- Problem statement
Output the records as a numbered list, beginning with their first line and continuing through the line containing "<instances>". Omit any blank lines.

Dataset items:
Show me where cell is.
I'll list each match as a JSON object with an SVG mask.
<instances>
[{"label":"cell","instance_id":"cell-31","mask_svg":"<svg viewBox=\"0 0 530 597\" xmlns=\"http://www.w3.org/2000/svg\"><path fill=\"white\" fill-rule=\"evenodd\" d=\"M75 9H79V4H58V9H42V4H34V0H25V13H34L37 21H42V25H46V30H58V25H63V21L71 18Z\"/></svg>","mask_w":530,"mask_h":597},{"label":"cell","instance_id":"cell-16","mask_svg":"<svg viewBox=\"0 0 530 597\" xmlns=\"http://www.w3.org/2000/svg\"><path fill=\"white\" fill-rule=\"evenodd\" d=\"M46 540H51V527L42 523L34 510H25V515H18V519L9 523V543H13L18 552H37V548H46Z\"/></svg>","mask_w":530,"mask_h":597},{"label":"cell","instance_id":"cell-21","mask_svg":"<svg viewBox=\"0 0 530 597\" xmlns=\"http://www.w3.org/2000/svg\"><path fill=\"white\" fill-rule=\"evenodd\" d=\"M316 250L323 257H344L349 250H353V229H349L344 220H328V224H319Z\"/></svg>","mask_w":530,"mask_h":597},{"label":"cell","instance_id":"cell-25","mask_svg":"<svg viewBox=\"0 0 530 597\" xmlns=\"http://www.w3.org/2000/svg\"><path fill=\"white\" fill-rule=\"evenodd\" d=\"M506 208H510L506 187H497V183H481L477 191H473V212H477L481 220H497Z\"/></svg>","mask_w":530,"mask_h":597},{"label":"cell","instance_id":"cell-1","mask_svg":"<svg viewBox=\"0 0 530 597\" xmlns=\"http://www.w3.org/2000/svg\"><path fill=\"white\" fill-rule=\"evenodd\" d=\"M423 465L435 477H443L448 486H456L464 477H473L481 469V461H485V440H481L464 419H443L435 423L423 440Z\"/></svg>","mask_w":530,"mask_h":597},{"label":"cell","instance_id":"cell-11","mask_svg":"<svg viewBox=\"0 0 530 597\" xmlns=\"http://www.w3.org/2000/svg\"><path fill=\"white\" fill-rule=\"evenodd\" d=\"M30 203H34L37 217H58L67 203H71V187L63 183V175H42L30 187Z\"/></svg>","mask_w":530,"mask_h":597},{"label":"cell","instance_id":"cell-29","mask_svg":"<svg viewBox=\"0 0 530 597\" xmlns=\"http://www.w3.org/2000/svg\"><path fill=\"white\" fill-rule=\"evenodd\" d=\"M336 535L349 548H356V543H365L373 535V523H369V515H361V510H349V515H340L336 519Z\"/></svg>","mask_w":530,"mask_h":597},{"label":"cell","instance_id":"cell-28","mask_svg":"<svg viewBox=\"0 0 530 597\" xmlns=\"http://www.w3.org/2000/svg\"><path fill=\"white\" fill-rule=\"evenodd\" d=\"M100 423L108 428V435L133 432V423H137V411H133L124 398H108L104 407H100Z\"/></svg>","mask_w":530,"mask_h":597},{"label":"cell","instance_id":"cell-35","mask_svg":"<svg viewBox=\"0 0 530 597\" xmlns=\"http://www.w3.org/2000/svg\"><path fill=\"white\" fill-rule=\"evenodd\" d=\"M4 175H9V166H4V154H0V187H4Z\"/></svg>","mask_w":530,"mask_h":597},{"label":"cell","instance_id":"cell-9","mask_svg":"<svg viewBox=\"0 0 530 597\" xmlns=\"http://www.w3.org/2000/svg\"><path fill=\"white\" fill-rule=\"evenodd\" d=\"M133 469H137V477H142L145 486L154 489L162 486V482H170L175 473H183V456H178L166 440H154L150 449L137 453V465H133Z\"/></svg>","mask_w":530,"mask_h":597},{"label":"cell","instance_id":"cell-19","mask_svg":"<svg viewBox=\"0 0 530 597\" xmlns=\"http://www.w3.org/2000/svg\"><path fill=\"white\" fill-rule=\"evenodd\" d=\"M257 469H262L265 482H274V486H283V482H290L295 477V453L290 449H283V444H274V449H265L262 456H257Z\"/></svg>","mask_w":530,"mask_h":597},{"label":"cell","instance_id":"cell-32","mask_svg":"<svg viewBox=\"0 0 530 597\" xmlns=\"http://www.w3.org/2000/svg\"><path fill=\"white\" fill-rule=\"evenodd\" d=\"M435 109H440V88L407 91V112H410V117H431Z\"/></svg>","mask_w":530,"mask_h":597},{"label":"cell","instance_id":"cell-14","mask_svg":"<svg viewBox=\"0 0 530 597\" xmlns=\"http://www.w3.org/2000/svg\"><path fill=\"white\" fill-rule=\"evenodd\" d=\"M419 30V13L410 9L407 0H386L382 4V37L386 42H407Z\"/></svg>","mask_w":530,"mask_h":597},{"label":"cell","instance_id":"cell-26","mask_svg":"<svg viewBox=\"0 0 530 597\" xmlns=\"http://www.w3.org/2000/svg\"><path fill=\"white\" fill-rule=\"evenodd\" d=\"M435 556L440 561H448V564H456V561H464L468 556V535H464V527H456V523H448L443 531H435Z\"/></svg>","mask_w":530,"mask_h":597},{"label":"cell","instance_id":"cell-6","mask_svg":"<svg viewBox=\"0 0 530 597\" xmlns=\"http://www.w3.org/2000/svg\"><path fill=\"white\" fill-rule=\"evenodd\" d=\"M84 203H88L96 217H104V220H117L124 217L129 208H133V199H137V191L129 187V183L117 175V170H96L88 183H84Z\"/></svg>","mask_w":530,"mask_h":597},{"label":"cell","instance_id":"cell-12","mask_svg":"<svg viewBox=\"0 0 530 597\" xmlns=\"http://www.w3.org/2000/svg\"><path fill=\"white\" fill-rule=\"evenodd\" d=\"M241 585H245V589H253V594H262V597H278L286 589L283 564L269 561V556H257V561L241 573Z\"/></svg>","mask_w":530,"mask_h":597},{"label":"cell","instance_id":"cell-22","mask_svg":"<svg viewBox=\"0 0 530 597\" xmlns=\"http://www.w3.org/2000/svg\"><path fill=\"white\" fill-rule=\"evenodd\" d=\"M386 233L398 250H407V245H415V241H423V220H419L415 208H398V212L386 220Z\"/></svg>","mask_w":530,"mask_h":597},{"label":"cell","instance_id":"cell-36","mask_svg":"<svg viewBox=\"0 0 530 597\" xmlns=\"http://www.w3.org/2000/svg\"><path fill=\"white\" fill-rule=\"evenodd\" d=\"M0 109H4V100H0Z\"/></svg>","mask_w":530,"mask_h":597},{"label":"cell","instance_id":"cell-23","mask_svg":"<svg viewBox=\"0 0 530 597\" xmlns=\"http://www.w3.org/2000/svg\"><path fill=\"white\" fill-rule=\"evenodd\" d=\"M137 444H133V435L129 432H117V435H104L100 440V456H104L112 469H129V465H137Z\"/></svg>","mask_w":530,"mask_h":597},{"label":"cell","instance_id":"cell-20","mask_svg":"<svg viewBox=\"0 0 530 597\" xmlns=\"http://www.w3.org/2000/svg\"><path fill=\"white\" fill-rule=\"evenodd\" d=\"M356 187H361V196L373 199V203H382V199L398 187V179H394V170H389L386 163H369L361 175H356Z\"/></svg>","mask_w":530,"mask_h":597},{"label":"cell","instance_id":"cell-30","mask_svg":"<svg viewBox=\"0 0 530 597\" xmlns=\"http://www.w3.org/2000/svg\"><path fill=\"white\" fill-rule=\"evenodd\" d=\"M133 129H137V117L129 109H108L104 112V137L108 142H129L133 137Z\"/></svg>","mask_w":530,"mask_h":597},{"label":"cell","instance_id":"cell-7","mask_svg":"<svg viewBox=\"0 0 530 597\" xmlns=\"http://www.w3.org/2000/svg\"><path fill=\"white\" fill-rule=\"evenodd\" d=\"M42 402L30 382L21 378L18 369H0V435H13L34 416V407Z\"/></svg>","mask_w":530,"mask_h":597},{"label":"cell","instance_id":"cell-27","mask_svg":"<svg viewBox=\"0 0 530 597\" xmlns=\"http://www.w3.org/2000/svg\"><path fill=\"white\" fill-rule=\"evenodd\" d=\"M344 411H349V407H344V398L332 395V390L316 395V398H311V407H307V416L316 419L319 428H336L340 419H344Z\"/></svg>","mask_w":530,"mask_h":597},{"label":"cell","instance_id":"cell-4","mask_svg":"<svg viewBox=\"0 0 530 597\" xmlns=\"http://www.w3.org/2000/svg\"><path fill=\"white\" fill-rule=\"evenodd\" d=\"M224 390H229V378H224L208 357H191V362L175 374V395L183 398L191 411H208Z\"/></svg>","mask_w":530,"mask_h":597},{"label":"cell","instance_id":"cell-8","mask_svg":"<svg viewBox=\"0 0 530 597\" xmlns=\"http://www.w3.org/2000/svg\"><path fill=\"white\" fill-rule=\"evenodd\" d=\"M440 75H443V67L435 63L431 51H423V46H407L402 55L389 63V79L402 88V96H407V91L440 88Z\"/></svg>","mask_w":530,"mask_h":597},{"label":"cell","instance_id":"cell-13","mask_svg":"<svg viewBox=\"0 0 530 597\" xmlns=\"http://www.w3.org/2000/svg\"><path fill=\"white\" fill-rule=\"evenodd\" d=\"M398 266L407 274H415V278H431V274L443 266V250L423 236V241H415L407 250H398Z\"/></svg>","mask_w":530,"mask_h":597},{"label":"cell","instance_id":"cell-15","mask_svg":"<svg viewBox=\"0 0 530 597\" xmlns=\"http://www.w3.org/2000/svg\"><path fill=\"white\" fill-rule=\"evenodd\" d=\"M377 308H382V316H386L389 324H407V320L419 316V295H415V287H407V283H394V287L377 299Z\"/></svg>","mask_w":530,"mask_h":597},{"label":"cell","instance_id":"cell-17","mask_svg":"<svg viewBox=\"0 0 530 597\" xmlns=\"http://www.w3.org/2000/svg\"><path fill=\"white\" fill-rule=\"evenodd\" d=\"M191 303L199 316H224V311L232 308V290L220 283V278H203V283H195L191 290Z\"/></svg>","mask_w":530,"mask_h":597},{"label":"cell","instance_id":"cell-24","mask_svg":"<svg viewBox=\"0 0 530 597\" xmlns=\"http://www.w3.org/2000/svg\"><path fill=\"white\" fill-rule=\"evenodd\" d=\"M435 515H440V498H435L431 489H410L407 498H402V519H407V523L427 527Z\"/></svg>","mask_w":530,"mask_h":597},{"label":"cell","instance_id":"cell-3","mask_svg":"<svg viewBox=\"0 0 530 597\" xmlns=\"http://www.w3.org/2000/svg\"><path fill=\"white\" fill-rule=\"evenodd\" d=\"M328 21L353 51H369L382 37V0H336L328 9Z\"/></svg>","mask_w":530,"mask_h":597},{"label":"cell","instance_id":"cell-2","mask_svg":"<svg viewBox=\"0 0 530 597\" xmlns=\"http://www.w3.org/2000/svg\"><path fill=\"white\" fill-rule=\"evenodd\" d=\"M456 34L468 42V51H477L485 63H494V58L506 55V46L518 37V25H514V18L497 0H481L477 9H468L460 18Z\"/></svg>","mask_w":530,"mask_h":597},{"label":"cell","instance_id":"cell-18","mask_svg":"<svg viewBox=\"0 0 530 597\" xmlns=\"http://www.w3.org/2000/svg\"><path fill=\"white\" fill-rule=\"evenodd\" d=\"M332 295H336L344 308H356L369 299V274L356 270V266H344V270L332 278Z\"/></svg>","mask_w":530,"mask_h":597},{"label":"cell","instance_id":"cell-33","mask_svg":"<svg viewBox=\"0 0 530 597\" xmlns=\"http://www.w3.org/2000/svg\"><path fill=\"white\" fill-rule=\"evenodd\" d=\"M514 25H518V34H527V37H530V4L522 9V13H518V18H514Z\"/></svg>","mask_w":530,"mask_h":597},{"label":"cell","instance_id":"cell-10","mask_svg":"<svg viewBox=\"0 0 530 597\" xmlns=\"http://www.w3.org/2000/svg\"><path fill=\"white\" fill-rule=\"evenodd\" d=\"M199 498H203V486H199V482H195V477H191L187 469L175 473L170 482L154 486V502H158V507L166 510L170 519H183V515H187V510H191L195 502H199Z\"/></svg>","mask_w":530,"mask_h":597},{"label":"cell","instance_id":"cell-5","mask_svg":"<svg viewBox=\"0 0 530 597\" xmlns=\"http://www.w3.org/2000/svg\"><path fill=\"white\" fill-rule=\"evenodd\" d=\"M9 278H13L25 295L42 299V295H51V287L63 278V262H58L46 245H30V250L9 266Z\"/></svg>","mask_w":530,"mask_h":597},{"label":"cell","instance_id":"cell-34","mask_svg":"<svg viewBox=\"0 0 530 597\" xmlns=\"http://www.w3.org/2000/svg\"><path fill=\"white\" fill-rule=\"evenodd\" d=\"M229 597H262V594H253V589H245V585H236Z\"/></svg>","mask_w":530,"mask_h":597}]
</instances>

- Exercise response
1. Show me where cell is.
2. I'll list each match as a JSON object with an SVG mask.
3. <instances>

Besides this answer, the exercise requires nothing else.